The Famous Five: The Final Adventure.
A tribute to Enid Blyton.

Chapter 2.
Exploring the Hotel.

A hotel porter held the taxi door open for the five and Aunt Fanny to alight. He was dressed in a splendid blue uniform with an abundance of gold braiding. "Welcome to 'The Mayfair Hotel'," he announced, in a gruff voice.
    They all thanked him and followed the luggage, which had been picked up by two less prestigious porters, into the hotel foyer. They were immediately greeted by a dark man in a pin-striped suit whose waistcoat buttons strained to contain a rather ample stomach. He smiled broadly at the four children and their Aunt. "Mrs. Kirren, how lovely to see you. And are these the guests you've told me about?"
   Aunt Fanny nodded and turned to the four waiting patiently. "Children, this is Mr. Tyler. He is the manager of the Mayfair Hotel."
    Julian led the others into introducing themselves and shaking hands with Mr. Tyler, who continued to smile most agreeably. "Well, what a nice bunch of children you seem to be. Not too rowdy? I hope!"

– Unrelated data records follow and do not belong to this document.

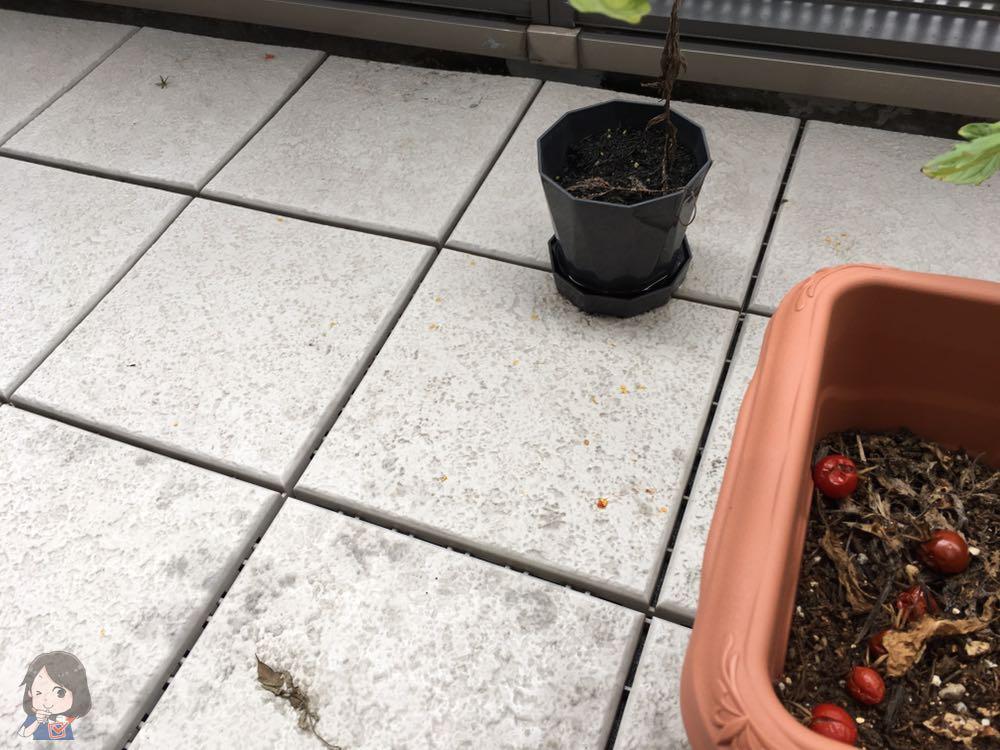ベランダに散らばっているミニトマトの中身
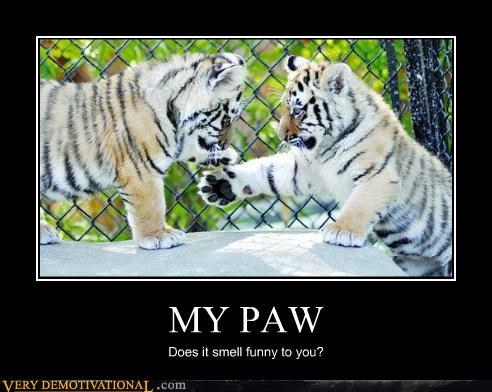 MY PAW Does it smell funny to you?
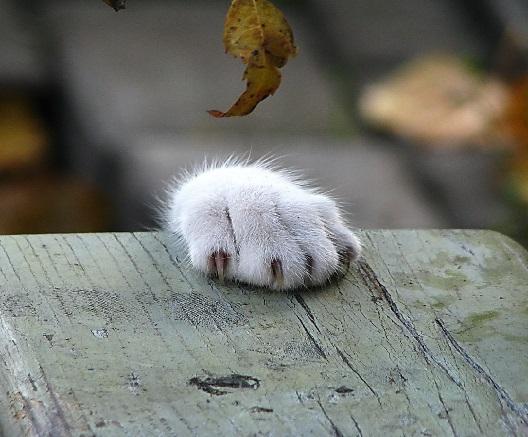 Come Superare La Morte Del Proprio Gatto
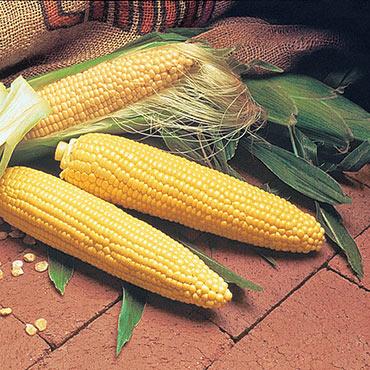 Double Delicious Hybrid Sweet Corn (se)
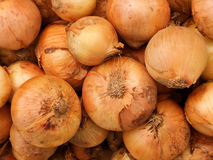 Vegetables  onions Royalty Free Stock Images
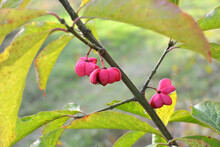 On A Branch Of Euonymus Europaeus Ripened Fruits With Boxes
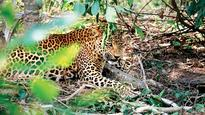 Yet again! Leopard caught in snare at Dahanu rescued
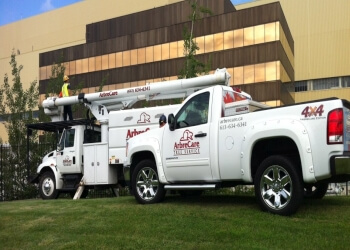 Kingston tree service Arbrecare Tree Service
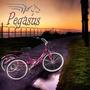 Triciclo Capacidades Especiales Pegasus Low Rider Cycles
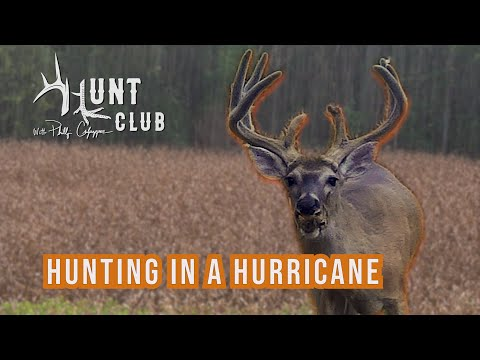 8-29-20_Target Buck At 70 Yards    TN Opening Day    Video 4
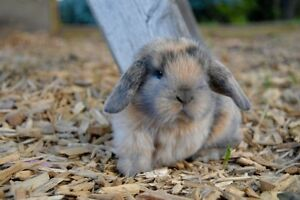 Pure Mini Lop Rabbits - Taking Holds Now - Cottontails Pakenham Cardinia Area Preview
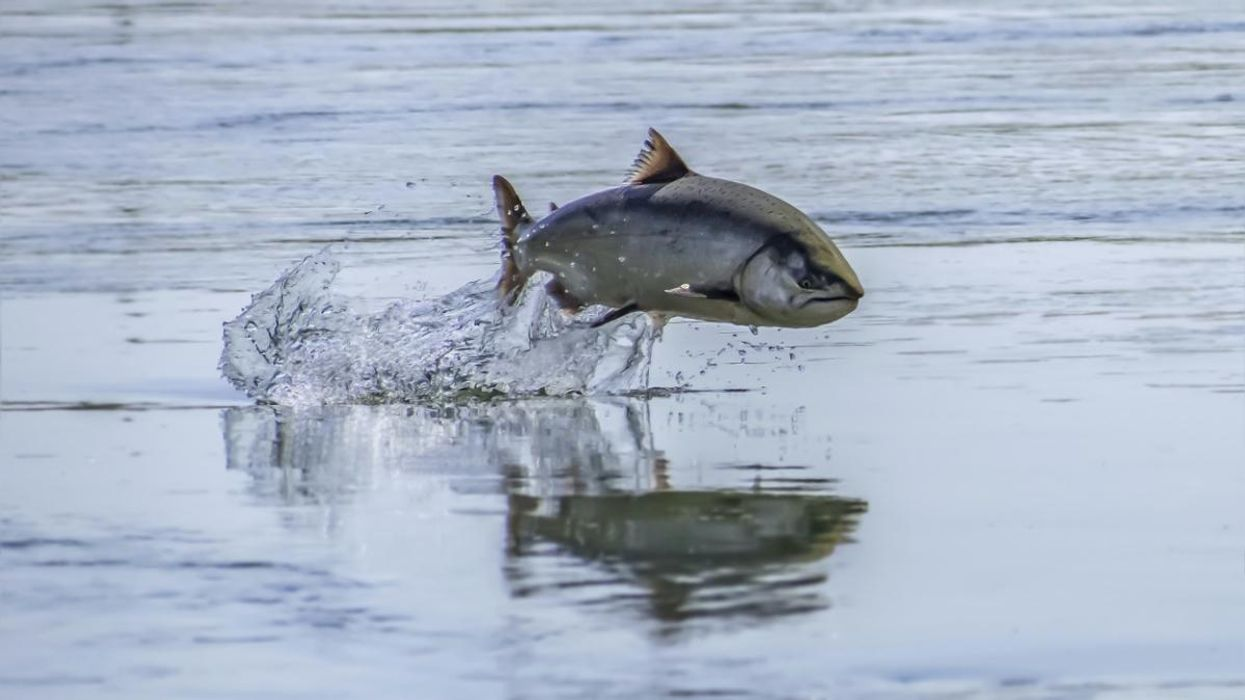 A chinook salmon jumps in the Sacramento River.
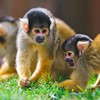 Nature animals monkeys HD wallpaper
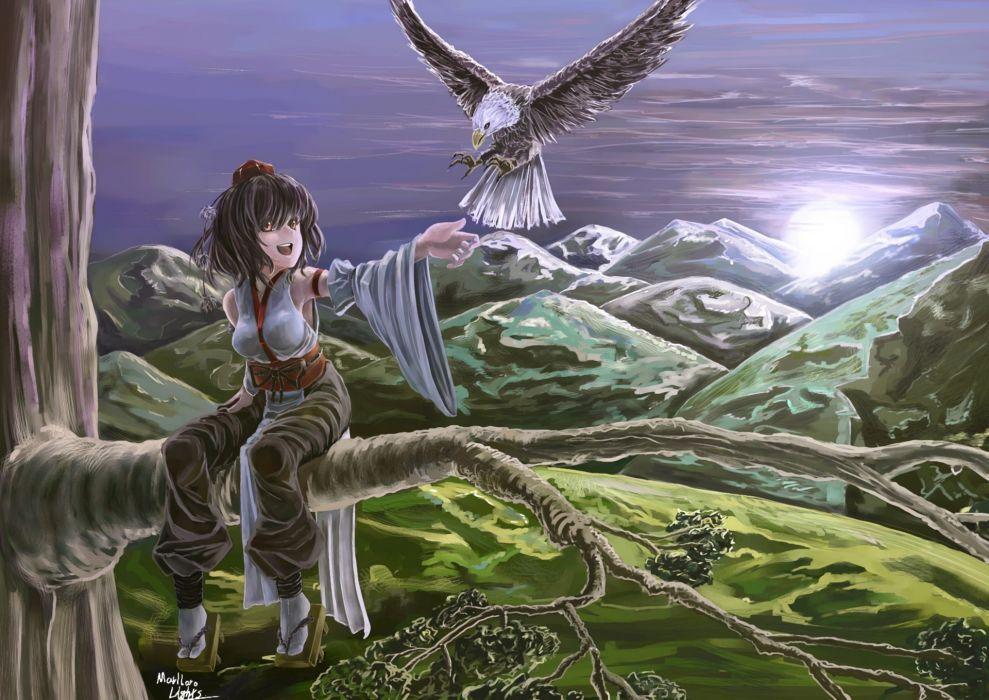 Art  marubororaito  touhou  Shameimaru aya  tree  night  bird  girl  mountains wallpaper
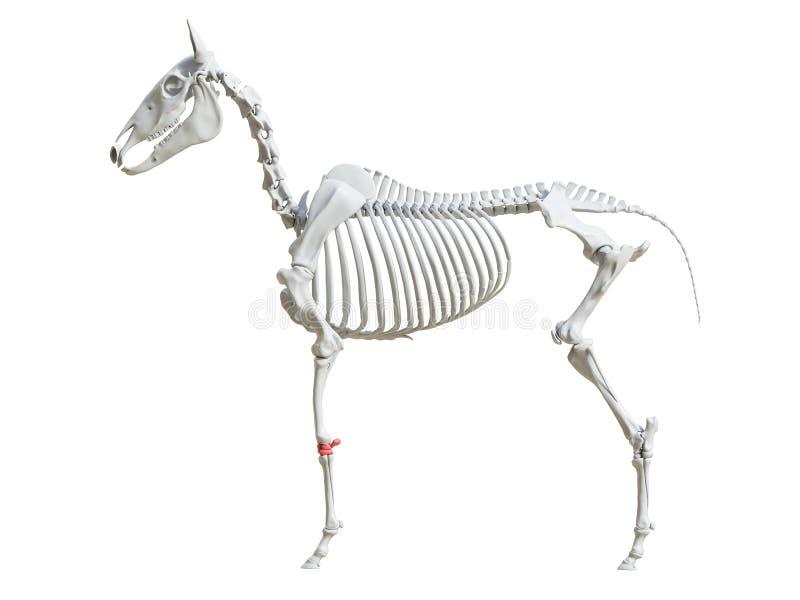 马骨骼-腕 皇族释放例证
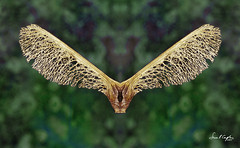 Winged Beast (Simon Caplan) Tags: macro stilllife autumn seedpod seeds sycamore winged creative photoshopped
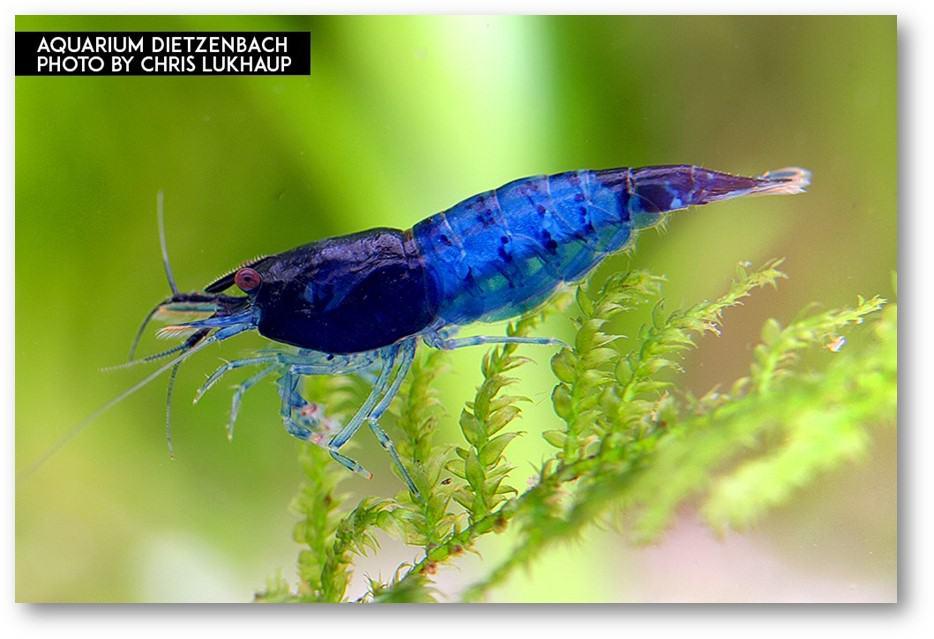 """Neocaridina davidi - """"Rili"""" Blue Zwerggarnele"""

   The four laughed politely at this comment, but had already taken an instant dislike to this rather greasy character.
    Suddenly Timmy, who had grown rather bored at being left out, darted forward and licked the man on his hand.
   Mr. Tyler's smile disappeared at once. "What is this dog doing here? Who let him in?"
   George ran over and pulled Timmy away from the angry manager. "Timmy is my dog," she said indignantly. "He is staying at the hotel with me."
   Mr. Tyler tried to compose himself and force back his charming smile. "My dear boy, of course the dog can stay here, but outside in the kennels. I have a strict rule against animals being allowed inside the hotel."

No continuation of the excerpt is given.